The purpose of this method is to build a tree including all the given
nodes, with the given data item following all nodes in the left child
and preceding all nodes in the right child, but satisfying the AVL tree
balance criterion. Because this method will be the only way for user
code to build a tree, we can assume that both of the given trees satisfy
the AVL balance criterion. Suppose that the name of the static
method to get the height of a tree is Height, and that the names of
the methods to do the remaining rotations are SingleRotateLeft,
DoubleRotateRight, and DoubleRotateLeft, respectively. Further
suppose that the parameter lists for each of these last three methods
are the same as for SingleRotateRight above, except that for the left rotations, left
is nullable, not right
. The following method
can then be used to build AVL trees:
/// <summary>
/// Constructs an AVL Tree from the given data element and trees. The heights of
/// the trees must differ by at most two.
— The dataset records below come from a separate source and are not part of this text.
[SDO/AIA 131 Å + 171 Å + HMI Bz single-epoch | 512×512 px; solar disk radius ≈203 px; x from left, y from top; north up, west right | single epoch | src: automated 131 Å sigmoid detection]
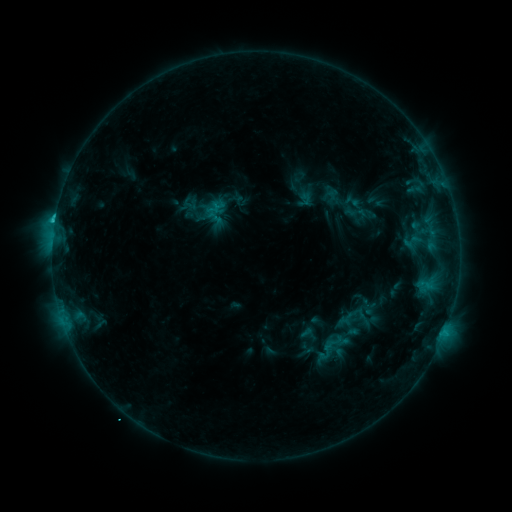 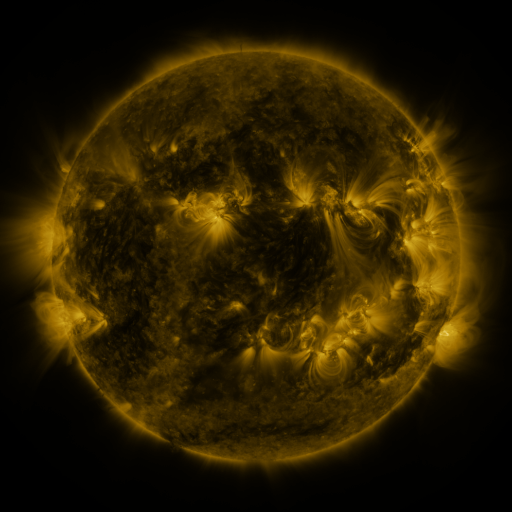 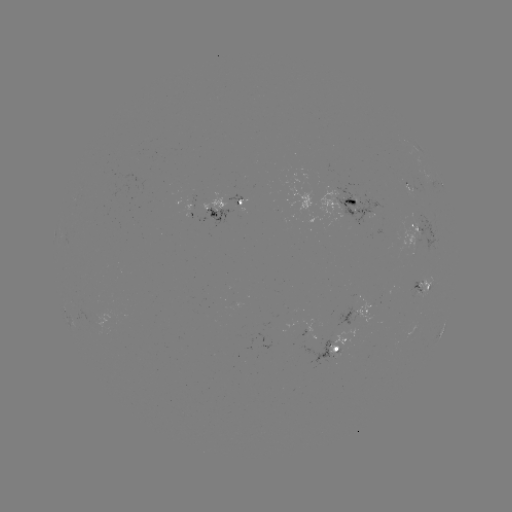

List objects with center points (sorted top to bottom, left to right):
sigmoid: (326, 333, 343, 351)
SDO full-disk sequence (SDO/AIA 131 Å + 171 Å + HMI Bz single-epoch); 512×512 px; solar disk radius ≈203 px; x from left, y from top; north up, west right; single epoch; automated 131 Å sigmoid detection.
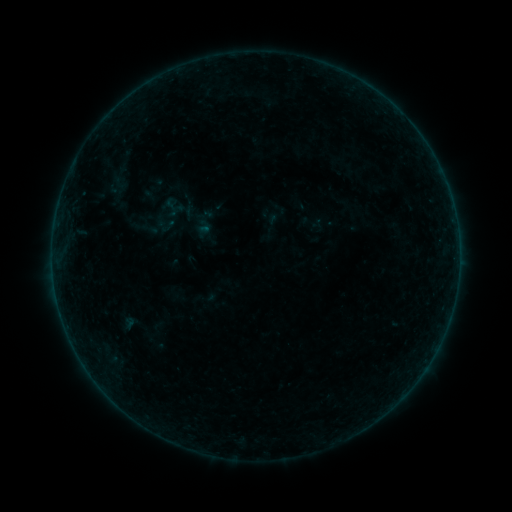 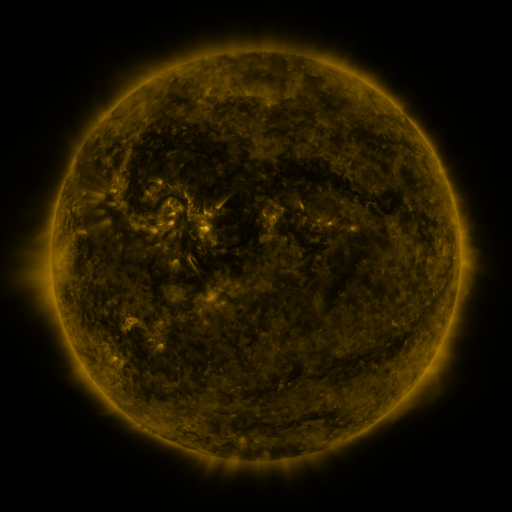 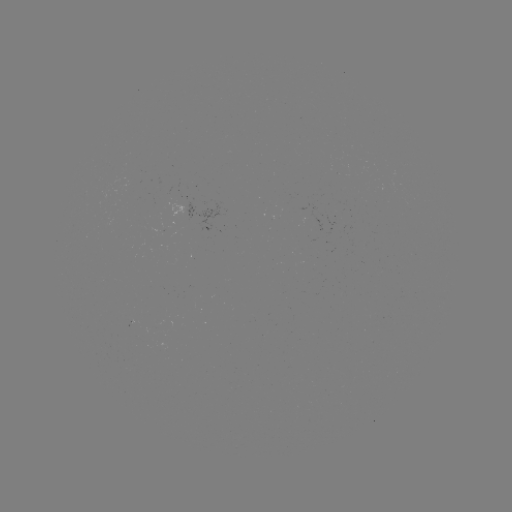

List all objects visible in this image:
sigmoid: (119, 181)
sigmoid: (171, 203)
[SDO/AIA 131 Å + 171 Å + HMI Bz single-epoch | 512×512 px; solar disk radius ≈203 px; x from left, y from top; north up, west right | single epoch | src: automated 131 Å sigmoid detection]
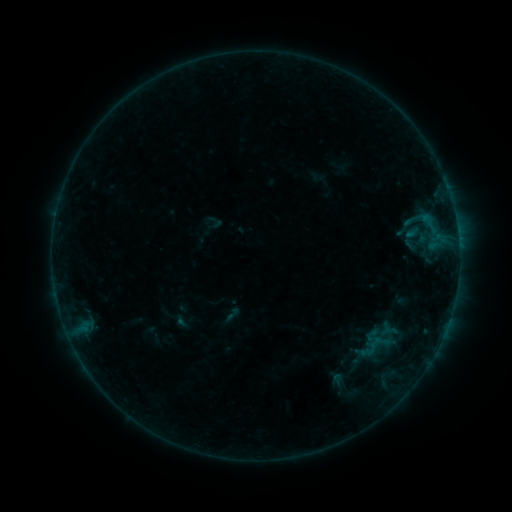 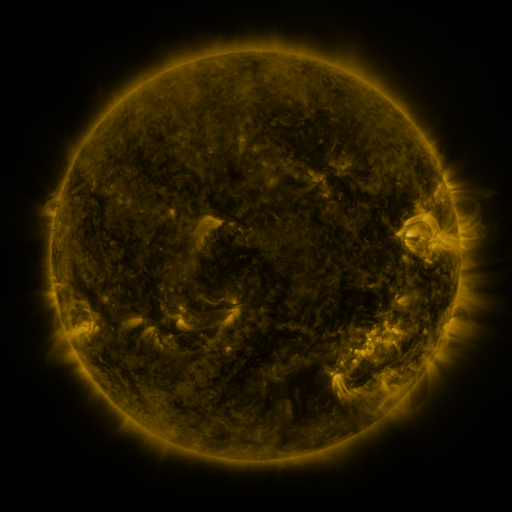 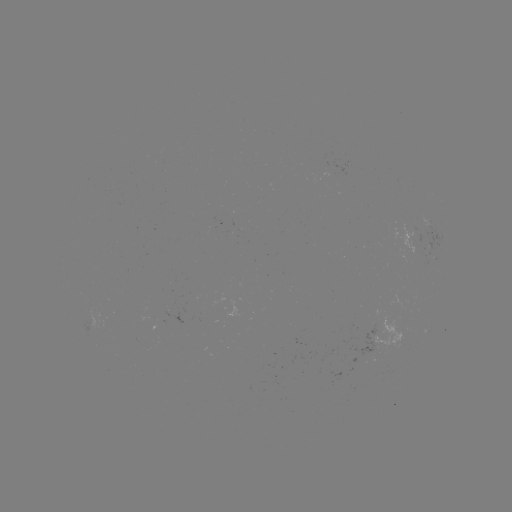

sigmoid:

The tree built will have the same
/// inorder traversal order as if the data were at the root, left were the left
/// child, and right were the right child.
/// </summary>
/// <param name="data">A data item to be stored in the tree.</param>
/// <param name="left">An AVL Tree containing elements less than data.</param>
/// <param name="right">An AVL Tree containing elements greater than data.
/// </param>
/// <returns>The AVL Tree constructed.</returns>
public static BinaryTreeNode<T> GetAvlTree(T data, BinaryTreeNode<T>? left,
BinaryTreeNode<T>? right)
{
int diff = Height(left) - Height(right);
if (Math.Abs(diff) > 2)
{
throw new ArgumentException();
}
else if (diff == 2)
{
// If the heights differ by 2, left's height is at least 1; hence, it isn't null.
if (Height(left!.LeftChild) > Height(right))
{
return SingleRotateRight(data, left, right);
}
else
{
// If the heights differ by 2, but left.LeftChild's height is no more than
// right's height, then left.RightChild's height must be greater than right's
// height; hence, left.RightChild isn't null.
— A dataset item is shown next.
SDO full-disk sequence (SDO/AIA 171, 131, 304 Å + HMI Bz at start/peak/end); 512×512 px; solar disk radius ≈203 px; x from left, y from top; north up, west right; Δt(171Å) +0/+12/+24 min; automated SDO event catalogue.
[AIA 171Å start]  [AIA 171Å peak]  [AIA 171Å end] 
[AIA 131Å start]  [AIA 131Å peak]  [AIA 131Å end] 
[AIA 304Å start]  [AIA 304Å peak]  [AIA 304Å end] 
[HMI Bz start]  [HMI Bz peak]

return DoubleRotateRight(data, left, right);
}
}
else if (diff == -2)
{
// If the heights differ by -2, right's height is at least 1; hence, it isn't null.
if (Height(right!.RightChild) > Height(left))
{
return SingleRotateLeft(data, left, right);
}
else
{
// If the heights differ by -1, but right.RightChild's height is no more than
// left's height, then right.LeftChild's height must be greater than right's
// height; hence right.LeftChild isn't null.
return DoubleRotateLeft(data, left, right);
}
}
else
{
return new BinaryTreeNode<T>(data, left, right);
}
}
In order to build and maintain an AVL tree, user code simply needs to call the above wherever it would have invoked the BinaryTreeNode<T> constructor in building and maintaining an ordinary binary search tree. The extra overhead is fairly minimal — each time a new node is constructed, we need to check a few heights (which are stored in fields), and if a rotation is needed, construct one or two extra nodes. As a result, because the height of an AVL tree is guaranteed to be logarithmic in the number of nodes, the worst-case running times of both lookups and updates are in $ O(\log n) $, where $ n $ is the number of nodes in the tree.